Probabilistic Topic Models
About
The special course studies probabilistic topic modeling of collections of text documents. The topic model determines which topics are contained in a large text collection, and which topics each document belongs to. Topic models allow you to search for texts by meaning, not by keywords, and create a new generation of information search engines based on the paradigm of semantic exploratory search (exploratory search).

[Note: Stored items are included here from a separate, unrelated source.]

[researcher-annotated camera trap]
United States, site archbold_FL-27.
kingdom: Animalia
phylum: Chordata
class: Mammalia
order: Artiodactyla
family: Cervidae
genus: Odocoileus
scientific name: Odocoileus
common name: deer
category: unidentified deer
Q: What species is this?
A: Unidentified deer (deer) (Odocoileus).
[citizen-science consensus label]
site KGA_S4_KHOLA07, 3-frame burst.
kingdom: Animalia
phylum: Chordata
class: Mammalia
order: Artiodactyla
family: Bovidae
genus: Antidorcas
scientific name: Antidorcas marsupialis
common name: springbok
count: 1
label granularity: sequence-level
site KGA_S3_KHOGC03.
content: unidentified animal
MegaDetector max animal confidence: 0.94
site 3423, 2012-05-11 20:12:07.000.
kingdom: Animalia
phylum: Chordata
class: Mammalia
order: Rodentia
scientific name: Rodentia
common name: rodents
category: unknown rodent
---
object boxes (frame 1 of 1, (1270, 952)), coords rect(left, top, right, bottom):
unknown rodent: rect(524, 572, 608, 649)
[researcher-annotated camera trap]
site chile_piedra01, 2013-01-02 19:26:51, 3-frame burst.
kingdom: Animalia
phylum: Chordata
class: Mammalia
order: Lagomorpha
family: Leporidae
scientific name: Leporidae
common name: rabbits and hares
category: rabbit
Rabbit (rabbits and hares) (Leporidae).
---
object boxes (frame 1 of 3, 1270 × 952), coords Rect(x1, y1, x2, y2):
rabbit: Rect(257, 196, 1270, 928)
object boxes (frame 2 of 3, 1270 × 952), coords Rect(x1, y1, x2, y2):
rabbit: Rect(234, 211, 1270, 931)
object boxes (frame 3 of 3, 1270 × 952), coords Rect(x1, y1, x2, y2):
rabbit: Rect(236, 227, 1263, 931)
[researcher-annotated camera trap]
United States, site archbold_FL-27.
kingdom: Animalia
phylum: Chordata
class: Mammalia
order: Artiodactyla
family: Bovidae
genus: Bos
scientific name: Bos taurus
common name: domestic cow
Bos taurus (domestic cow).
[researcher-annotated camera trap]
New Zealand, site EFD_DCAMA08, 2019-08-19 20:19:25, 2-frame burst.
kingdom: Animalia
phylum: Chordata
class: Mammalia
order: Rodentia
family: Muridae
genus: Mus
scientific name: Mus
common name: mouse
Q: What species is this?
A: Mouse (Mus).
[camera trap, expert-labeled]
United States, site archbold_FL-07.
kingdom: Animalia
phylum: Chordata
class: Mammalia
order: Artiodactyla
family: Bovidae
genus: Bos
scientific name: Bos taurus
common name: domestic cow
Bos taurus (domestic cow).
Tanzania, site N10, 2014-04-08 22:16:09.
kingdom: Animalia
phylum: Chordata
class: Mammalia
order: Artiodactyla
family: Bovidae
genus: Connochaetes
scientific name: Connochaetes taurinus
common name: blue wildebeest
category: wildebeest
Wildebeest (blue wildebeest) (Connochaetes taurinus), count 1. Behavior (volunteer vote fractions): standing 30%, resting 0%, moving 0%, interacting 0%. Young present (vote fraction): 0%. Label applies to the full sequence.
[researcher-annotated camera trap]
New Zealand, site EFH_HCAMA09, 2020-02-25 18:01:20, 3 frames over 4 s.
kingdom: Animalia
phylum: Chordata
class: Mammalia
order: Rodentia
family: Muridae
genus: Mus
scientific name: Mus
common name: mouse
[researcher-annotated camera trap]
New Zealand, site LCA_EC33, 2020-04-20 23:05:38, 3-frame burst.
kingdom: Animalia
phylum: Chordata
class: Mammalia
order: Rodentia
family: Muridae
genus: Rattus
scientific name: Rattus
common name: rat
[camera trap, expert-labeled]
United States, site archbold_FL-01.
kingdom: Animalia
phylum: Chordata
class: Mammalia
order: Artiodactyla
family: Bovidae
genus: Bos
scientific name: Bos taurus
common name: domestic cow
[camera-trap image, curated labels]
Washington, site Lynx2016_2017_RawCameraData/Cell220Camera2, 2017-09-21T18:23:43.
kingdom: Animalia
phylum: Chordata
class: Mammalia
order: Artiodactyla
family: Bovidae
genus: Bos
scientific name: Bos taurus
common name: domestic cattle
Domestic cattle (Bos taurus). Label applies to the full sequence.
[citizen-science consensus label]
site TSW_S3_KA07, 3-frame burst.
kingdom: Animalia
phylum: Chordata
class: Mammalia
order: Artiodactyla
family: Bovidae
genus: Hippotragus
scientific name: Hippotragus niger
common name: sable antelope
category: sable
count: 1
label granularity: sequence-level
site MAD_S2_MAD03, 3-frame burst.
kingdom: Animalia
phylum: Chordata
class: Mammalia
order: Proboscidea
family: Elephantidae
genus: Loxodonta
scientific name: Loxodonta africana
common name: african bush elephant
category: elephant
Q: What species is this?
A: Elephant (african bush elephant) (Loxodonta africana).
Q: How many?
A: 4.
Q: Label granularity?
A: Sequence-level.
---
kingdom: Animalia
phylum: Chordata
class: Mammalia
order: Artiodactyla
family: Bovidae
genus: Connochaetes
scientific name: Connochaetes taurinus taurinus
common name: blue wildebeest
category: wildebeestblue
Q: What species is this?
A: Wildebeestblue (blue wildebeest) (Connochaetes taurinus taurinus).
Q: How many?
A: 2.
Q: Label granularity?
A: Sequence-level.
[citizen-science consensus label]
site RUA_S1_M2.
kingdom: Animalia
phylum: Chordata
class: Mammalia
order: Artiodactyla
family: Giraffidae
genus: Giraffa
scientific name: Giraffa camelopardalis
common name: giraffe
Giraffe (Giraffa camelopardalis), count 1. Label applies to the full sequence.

Topic models for classification, categorization, segmentation, summarization of natural language texts, as well as for recommendation systems, analysis of bank transactional data, analysis of biomedical signals are considered. The special course develops a multi-criteria approach to the construction of models with specified properties - additive regularization of topic models (ARTM). It is based on the regularization of incorrectly set stochastic matrix decomposition problems. Particular attention is paid to the methods of linguistic regularization for modeling the coherence of the text. Students are supposed to conduct numerical experiments on model and real data using the BigARTM topic modeling library.
Syllabus
- The task of topic modeling.
- Online EM algorithm and regularizers.
- Exploratory information search.
- Assessment of the quality of topic models.
- BigARTM and basic tools.
- EM algorithm theory.
- Bayesian training of the LDA model.
- Topic models of word compatibility.
- Dependency analysis.
- Multimodal topic models.
- Modeling the local context.
- Summarization and visualization.
Labworks
No.
Grading
The condition for passing the course is the performance of individual practical tasks.
Prerequisites
Linear algebra, mathematical analysis, probability theory.